▶ What you need to do: Reproduce the entire listing below verbatim, leaving out the pictures.

/---

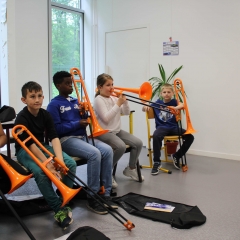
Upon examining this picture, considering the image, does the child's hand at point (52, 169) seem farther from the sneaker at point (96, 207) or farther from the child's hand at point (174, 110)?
the child's hand at point (174, 110)

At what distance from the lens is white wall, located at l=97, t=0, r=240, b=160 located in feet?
15.1

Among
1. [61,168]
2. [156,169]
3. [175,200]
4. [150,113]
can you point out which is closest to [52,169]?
[61,168]

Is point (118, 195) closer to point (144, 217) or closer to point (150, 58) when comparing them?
point (144, 217)

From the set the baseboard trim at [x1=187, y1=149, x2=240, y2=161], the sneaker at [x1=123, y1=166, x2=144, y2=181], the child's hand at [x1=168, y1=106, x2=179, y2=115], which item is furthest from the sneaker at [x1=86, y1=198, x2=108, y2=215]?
the baseboard trim at [x1=187, y1=149, x2=240, y2=161]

\---

▶ Full solution:
Upon examining this picture, considering the image, does the child's hand at point (52, 169) seem farther from the sneaker at point (96, 207) or farther from the child's hand at point (174, 110)?
the child's hand at point (174, 110)

At what distance from the lens is white wall, located at l=97, t=0, r=240, b=160 located in feet?
15.1

Among
1. [61,168]
2. [156,169]
3. [175,200]
4. [150,113]
can you point out which is closest to [52,169]?
[61,168]

Is point (118, 195) closer to point (144, 217) or closer to point (150, 58) when comparing them?
point (144, 217)

From the set the baseboard trim at [x1=187, y1=149, x2=240, y2=161], the sneaker at [x1=123, y1=166, x2=144, y2=181], the child's hand at [x1=168, y1=106, x2=179, y2=115], which item is furthest from the sneaker at [x1=86, y1=198, x2=108, y2=215]?
the baseboard trim at [x1=187, y1=149, x2=240, y2=161]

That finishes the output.